TridentUSA is already in bankruptcy, and has been since February of this year. On September 26, 2019 the company settled two outstanding whistleblower lawsuits brought by the government, agreeing to pay out $8.5mn, as reported by the Baltimore Business Journal. “Trident provides mobile diagnostic services to residents of nursing homes. The company earns federal money to provide mobile x-rays to Medicare and Medicaid participants in the nursing homes. The whistleblowers had alleged that Trident had violated federal law by engaging in a kickback scheme, which led to a government investigation of Trident’s pricing arrangements and its costs to provide mobile x-rays at these facilities“.
In a round-about way, this settlement might be a Good Thing for the embattled company and facilitate its exit from Chapter 11. This report tells us nothing of the bigger picture.
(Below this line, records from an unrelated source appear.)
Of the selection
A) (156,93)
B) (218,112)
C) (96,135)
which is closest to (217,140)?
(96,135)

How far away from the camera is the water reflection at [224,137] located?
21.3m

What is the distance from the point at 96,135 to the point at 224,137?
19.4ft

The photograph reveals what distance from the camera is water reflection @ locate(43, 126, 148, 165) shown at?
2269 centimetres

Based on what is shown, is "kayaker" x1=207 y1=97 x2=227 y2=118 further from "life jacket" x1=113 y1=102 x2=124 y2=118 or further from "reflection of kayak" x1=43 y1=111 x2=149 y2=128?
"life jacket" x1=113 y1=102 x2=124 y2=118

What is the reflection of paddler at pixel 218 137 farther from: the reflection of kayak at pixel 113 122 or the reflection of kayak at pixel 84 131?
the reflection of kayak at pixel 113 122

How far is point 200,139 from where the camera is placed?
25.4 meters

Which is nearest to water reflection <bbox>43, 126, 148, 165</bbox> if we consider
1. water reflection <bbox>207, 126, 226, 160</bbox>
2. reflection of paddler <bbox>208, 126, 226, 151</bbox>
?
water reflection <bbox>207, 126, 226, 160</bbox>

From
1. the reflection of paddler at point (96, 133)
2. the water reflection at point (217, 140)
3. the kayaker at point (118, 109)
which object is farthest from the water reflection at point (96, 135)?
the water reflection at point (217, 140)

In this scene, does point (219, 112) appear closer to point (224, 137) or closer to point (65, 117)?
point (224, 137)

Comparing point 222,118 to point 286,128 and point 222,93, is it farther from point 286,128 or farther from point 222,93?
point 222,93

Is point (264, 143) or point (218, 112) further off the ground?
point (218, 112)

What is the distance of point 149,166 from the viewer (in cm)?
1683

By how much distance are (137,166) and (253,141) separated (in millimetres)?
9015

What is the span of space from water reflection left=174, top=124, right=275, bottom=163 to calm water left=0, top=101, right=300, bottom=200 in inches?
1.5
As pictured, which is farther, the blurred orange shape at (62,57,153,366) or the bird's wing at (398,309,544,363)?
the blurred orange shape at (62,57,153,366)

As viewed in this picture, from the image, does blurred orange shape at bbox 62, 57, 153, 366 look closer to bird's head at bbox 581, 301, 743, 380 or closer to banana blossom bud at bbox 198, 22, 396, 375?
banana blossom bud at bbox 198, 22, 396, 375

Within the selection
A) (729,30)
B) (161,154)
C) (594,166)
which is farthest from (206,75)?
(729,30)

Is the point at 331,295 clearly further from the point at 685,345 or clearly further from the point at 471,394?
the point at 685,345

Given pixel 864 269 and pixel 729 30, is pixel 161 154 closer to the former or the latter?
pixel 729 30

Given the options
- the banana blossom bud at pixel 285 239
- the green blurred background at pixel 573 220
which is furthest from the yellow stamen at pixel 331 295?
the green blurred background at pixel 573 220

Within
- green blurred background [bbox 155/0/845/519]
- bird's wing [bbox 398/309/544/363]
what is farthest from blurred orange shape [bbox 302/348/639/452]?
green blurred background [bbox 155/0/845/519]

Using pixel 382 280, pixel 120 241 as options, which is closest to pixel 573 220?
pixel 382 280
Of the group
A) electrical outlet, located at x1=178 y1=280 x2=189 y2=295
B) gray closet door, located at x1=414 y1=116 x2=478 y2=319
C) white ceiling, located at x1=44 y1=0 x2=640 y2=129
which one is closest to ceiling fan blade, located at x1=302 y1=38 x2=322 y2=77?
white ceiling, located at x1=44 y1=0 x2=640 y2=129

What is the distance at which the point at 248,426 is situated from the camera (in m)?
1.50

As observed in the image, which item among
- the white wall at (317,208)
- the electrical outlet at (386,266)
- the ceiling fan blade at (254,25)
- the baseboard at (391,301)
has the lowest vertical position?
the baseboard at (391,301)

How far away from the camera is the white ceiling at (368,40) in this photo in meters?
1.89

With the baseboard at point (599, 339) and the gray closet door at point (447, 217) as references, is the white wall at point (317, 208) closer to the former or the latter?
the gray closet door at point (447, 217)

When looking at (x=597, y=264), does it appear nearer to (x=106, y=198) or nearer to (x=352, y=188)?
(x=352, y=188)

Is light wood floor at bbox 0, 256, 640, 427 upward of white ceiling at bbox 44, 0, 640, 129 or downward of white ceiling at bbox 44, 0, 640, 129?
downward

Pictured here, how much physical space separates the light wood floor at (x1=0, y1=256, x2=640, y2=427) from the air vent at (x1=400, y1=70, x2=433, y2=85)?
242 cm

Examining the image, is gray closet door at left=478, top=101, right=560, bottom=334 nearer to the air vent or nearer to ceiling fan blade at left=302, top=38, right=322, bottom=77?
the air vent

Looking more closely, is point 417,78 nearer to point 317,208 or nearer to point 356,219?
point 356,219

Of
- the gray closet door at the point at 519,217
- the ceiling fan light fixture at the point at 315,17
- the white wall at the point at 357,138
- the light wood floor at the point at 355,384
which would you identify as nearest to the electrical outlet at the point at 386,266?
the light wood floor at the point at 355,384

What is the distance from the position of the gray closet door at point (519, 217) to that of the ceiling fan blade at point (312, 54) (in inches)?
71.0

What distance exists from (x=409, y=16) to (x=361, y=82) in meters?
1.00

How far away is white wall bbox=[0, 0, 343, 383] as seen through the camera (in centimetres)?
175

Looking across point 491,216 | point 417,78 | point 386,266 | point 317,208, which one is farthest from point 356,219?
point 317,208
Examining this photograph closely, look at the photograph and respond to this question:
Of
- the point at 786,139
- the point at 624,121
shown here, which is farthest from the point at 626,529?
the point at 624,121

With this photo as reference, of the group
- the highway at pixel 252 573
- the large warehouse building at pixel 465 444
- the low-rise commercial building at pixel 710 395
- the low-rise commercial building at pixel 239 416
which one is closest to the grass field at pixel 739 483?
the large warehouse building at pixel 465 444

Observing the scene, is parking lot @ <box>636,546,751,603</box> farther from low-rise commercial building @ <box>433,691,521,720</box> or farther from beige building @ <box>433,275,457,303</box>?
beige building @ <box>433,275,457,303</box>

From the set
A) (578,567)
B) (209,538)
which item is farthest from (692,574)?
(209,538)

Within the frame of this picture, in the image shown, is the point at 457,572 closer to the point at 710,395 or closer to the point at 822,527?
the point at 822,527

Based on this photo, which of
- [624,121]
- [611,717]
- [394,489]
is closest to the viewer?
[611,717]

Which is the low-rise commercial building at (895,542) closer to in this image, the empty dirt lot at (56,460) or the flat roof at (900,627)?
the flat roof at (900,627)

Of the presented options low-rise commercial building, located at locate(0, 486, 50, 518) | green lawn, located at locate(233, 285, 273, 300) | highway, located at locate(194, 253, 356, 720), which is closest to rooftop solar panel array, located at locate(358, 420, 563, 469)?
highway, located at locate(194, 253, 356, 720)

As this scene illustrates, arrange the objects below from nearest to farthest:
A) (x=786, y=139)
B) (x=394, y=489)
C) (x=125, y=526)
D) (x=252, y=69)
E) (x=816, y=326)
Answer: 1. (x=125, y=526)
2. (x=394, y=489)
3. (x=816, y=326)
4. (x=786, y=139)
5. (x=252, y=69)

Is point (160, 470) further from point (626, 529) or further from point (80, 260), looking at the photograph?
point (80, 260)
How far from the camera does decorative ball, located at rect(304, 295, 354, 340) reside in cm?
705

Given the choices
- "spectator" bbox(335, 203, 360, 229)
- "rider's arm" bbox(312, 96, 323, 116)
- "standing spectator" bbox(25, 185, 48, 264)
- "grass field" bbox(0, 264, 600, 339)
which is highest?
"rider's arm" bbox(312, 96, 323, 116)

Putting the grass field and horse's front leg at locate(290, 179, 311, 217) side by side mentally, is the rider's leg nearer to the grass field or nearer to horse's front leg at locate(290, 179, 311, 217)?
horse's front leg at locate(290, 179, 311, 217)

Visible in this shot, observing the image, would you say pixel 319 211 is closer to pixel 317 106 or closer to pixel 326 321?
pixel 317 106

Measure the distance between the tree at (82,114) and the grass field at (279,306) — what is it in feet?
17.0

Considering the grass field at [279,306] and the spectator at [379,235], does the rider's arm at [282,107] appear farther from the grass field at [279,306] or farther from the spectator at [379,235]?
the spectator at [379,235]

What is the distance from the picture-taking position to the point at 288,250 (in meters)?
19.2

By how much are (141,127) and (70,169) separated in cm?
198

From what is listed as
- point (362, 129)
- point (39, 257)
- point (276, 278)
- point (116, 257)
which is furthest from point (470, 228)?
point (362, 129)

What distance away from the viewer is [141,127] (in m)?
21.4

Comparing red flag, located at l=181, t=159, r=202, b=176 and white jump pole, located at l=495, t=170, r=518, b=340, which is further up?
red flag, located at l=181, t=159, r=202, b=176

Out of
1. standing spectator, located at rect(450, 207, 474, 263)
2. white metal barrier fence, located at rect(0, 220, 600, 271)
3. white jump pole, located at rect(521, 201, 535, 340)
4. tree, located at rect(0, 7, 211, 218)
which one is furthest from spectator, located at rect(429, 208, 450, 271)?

For the BDCs involved, there is nowhere to go but up from here. Four well known public BDCs have $108mn in first and second lien loans to the company or its equally compromised sister entities. The exposure has been almost completely written off as of June 2019 and well over $10mn of investment income lost. The BDCs involved are all publicly listed: Solar Senior Capital (SUNS), Oaktree Strategic Income (OCSI), Gladstone Capital (GLAD) and the biggest player of all Ares Capital (ARCC).
Trident is one of a series of significant healthcare failures due to some kind of fraud that we’ve come across of late. Most recently, we discussed Oaktree Medical Centre in a similar vein on these pages. In recent memory, but before the advent of the BDC Credit Reporter, there have been at least two other similar cases of healthcare fraud or other catastrophic difficulty involving BDC lenders. One notable example would be RockDale BlackHawk. Maybe we should ask harder questions about the due diligence capabilities of the BDC underwriters or are stories like these just the exceptions to the rule ?
With the release of TCG BDC’s (CGBD) 10-Q on August 8, 2019, we see that the first lien debt held by the Carlyle BDC has been placed on non-accrual and written down on an unrealized basis by (57%). Ares Capital (ARCC), which has both first and second lien debt outstanding – also on non accrual in both case – has discounted the former by (42%) and (94%). All this augurs badly for the two BDCs. If all continues to go poorly for Indra – which owns clothes manufacturer Totes Isotoner – the second lien loan ($65mn at cost) and most of the senior debt ($25mn) could become a Realized Loss, and relatively soon. At least, this troubled debt will no longer have any income impact on either BDC going forward. Nonetheless, if things don’t turn around for Indra, these loans – on the books since 2014 – promise to be major reverses for ARCC and CGBD and for their credit underwriting track records.